[Saved entries]

-*-

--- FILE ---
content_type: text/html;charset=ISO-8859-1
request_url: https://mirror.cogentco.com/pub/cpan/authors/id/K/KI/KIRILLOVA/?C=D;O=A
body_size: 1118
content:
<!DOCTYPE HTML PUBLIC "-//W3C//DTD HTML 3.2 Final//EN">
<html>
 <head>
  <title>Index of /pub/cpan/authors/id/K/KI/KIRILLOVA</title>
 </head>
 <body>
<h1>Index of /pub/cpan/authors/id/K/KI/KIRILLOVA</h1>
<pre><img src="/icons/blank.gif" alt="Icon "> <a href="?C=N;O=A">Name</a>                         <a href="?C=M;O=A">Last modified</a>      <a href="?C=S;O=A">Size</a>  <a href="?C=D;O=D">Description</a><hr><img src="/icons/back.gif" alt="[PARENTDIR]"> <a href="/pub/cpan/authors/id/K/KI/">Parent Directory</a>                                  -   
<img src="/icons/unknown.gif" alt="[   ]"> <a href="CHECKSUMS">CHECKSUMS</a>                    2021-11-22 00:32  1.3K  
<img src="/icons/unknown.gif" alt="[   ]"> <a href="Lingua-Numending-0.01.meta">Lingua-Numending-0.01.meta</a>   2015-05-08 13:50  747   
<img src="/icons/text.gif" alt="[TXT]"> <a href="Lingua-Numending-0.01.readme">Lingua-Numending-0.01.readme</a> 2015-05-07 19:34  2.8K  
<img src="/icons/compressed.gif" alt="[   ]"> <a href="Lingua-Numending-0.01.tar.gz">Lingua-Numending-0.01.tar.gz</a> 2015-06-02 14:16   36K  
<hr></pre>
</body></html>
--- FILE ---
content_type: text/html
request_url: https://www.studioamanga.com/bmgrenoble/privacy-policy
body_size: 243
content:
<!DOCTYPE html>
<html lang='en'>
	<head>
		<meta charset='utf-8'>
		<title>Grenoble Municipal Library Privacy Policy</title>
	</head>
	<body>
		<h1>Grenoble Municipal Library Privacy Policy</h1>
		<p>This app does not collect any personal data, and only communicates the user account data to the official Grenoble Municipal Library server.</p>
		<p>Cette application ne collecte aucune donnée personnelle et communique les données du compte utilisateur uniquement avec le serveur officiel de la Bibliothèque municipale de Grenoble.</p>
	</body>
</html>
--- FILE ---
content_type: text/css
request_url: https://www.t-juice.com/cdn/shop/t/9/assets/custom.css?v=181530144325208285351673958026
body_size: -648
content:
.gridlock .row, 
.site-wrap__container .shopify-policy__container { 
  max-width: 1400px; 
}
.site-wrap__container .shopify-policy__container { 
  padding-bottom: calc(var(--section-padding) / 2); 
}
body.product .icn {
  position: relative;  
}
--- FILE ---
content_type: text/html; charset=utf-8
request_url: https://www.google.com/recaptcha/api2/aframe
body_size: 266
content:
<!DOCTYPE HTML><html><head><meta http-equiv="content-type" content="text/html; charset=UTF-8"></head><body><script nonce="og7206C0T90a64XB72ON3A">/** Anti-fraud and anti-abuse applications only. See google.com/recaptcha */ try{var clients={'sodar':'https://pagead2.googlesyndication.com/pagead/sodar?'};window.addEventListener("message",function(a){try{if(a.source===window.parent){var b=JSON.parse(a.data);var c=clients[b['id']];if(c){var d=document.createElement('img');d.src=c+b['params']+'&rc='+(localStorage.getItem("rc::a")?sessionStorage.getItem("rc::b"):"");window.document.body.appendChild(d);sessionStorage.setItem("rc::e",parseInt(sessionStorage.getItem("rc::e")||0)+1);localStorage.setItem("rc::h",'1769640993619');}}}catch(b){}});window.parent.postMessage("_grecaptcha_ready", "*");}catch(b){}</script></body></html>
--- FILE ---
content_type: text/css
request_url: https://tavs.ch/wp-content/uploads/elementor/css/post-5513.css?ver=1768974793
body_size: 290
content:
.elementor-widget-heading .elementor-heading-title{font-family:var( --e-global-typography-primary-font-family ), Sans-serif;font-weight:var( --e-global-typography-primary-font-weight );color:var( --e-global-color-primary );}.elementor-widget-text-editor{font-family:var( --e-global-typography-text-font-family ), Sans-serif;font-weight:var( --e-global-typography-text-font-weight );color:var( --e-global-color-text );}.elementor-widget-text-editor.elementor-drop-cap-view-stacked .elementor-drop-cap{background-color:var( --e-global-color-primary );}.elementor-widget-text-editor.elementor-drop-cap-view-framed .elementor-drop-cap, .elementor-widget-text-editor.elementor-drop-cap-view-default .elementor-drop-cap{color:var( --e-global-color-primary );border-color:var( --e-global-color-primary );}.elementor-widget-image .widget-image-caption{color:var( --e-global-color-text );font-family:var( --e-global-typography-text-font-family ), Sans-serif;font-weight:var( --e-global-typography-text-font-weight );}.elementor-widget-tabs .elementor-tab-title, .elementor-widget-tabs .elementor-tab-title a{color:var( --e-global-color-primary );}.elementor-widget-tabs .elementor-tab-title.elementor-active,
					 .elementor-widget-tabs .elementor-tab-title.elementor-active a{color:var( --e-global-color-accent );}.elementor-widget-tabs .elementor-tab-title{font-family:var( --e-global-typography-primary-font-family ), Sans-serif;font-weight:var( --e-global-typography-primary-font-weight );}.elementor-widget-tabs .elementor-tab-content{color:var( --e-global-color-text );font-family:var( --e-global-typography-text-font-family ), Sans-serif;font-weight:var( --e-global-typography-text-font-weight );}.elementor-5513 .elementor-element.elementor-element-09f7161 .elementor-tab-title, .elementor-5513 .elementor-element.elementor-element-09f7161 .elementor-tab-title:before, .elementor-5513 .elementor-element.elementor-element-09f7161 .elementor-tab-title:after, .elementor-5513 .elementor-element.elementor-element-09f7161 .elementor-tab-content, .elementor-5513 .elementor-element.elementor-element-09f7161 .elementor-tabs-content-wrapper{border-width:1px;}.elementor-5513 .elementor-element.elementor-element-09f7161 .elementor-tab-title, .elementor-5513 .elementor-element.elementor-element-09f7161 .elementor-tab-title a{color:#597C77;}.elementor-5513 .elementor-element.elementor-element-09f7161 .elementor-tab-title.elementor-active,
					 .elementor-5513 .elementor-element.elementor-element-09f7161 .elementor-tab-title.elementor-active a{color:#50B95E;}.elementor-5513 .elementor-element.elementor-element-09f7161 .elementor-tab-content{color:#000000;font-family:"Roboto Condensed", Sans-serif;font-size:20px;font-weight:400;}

-*-

== What you have to do ==
Please retype all of the records above exactly as they are.

== Exercise answer ==
--- FILE ---
content_type: text/html;charset=ISO-8859-1
request_url: https://mirror.cogentco.com/pub/cpan/authors/id/K/KI/KIRILLOVA/?C=D;O=A
body_size: 1118
content:
<!DOCTYPE HTML PUBLIC "-//W3C//DTD HTML 3.2 Final//EN">
<html>
 <head>
  <title>Index of /pub/cpan/authors/id/K/KI/KIRILLOVA</title>
 </head>
 <body>
<h1>Index of /pub/cpan/authors/id/K/KI/KIRILLOVA</h1>
<pre><img src="/icons/blank.gif" alt="Icon "> <a href="?C=N;O=A">Name</a>                         <a href="?C=M;O=A">Last modified</a>      <a href="?C=S;O=A">Size</a>  <a href="?C=D;O=D">Description</a><hr><img src="/icons/back.gif" alt="[PARENTDIR]"> <a href="/pub/cpan/authors/id/K/KI/">Parent Directory</a>                                  -   
<img src="/icons/unknown.gif" alt="[   ]"> <a href="CHECKSUMS">CHECKSUMS</a>                    2021-11-22 00:32  1.3K  
<img src="/icons/unknown.gif" alt="[   ]"> <a href="Lingua-Numending-0.01.meta">Lingua-Numending-0.01.meta</a>   2015-05-08 13:50  747   
<img src="/icons/text.gif" alt="[TXT]"> <a href="Lingua-Numending-0.01.readme">Lingua-Numending-0.01.readme</a> 2015-05-07 19:34  2.8K  
<img src="/icons/compressed.gif" alt="[   ]"> <a href="Lingua-Numending-0.01.tar.gz">Lingua-Numending-0.01.tar.gz</a> 2015-06-02 14:16   36K  
<hr></pre>
</body></html>
--- FILE ---
content_type: text/html
request_url: https://www.studioamanga.com/bmgrenoble/privacy-policy
body_size: 243
content:
<!DOCTYPE html>
<html lang='en'>
	<head>
		<meta charset='utf-8'>
		<title>Grenoble Municipal Library Privacy Policy</title>
	</head>
	<body>
		<h1>Grenoble Municipal Library Privacy Policy</h1>
		<p>This app does not collect any personal data, and only communicates the user account data to the official Grenoble Municipal Library server.</p>
		<p>Cette application ne collecte aucune donnée personnelle et communique les données du compte utilisateur uniquement avec le serveur officiel de la Bibliothèque municipale de Grenoble.</p>
	</body>
</html>
--- FILE ---
content_type: text/css
request_url: https://www.t-juice.com/cdn/shop/t/9/assets/custom.css?v=181530144325208285351673958026
body_size: -648
content:
.gridlock .row, 
.site-wrap__container .shopify-policy__container { 
  max-width: 1400px; 
}
.site-wrap__container .shopify-policy__container { 
  padding-bottom: calc(var(--section-padding) / 2); 
}
body.product .icn {
  position: relative;  
}
--- FILE ---
content_type: text/html; charset=utf-8
request_url: https://www.google.com/recaptcha/api2/aframe
body_size: 266
content:
<!DOCTYPE HTML><html><head><meta http-equiv="content-type" content="text/html; charset=UTF-8"></head><body><script nonce="og7206C0T90a64XB72ON3A">/** Anti-fraud and anti-abuse applications only. See google.com/recaptcha */ try{var clients={'sodar':'https://pagead2.googlesyndication.com/pagead/sodar?'};window.addEventListener("message",function(a){try{if(a.source===window.parent){var b=JSON.parse(a.data);var c=clients[b['id']];if(c){var d=document.createElement('img');d.src=c+b['params']+'&rc='+(localStorage.getItem("rc::a")?sessionStorage.getItem("rc::b"):"");window.document.body.appendChild(d);sessionStorage.setItem("rc::e",parseInt(sessionStorage.getItem("rc::e")||0)+1);localStorage.setItem("rc::h",'1769640993619');}}}catch(b){}});window.parent.postMessage("_grecaptcha_ready", "*");}catch(b){}</script></body></html>
--- FILE ---
content_type: text/css
request_url: https://tavs.ch/wp-content/uploads/elementor/css/post-5513.css?ver=1768974793
body_size: 290
content:
.elementor-widget-heading .elementor-heading-title{font-family:var( --e-global-typography-primary-font-family ), Sans-serif;font-weight:var( --e-global-typography-primary-font-weight );color:var( --e-global-color-primary );}.elementor-widget-text-editor{font-family:var( --e-global-typography-text-font-family ), Sans-serif;font-weight:var( --e-global-typography-text-font-weight );color:var( --e-global-color-text );}.elementor-widget-text-editor.elementor-drop-cap-view-stacked .elementor-drop-cap{background-color:var( --e-global-color-primary );}.elementor-widget-text-editor.elementor-drop-cap-view-framed .elementor-drop-cap, .elementor-widget-text-editor.elementor-drop-cap-view-default .elementor-drop-cap{color:var( --e-global-color-primary );border-color:var( --e-global-color-primary );}.elementor-widget-image .widget-image-caption{color:var( --e-global-color-text );font-family:var( --e-global-typography-text-font-family ), Sans-serif;font-weight:var( --e-global-typography-text-font-weight );}.elementor-widget-tabs .elementor-tab-title, .elementor-widget-tabs .elementor-tab-title a{color:var( --e-global-color-primary );}.elementor-widget-tabs .elementor-tab-title.elementor-active,
					 .elementor-widget-tabs .elementor-tab-title.elementor-active a{color:var( --e-global-color-accent );}.elementor-widget-tabs .elementor-tab-title{font-family:var( --e-global-typography-primary-font-family ), Sans-serif;font-weight:var( --e-global-typography-primary-font-weight );}.elementor-widget-tabs .elementor-tab-content{color:var( --e-global-color-text );font-family:var( --e-global-typography-text-font-family ), Sans-serif;font-weight:var( --e-global-typography-text-font-weight );}.elementor-5513 .elementor-element.elementor-element-09f7161 .elementor-tab-title, .elementor-5513 .elementor-element.elementor-element-09f7161 .elementor-tab-title:before, .elementor-5513 .elementor-element.elementor-element-09f7161 .elementor-tab-title:after, .elementor-5513 .elementor-element.elementor-element-09f7161 .elementor-tab-content, .elementor-5513 .elementor-element.elementor-element-09f7161 .elementor-tabs-content-wrapper{border-width:1px;}.elementor-5513 .elementor-element.elementor-element-09f7161 .elementor-tab-title, .elementor-5513 .elementor-element.elementor-element-09f7161 .elementor-tab-title a{color:#597C77;}.elementor-5513 .elementor-element.elementor-element-09f7161 .elementor-tab-title.elementor-active,
					 .elementor-5513 .elementor-element.elementor-element-09f7161 .elementor-tab-title.elementor-active a{color:#50B95E;}.elementor-5513 .elementor-element.elementor-element-09f7161 .elementor-tab-content{color:#000000;font-family:"Roboto Condensed", Sans-serif;font-size:20px;font-weight:400;}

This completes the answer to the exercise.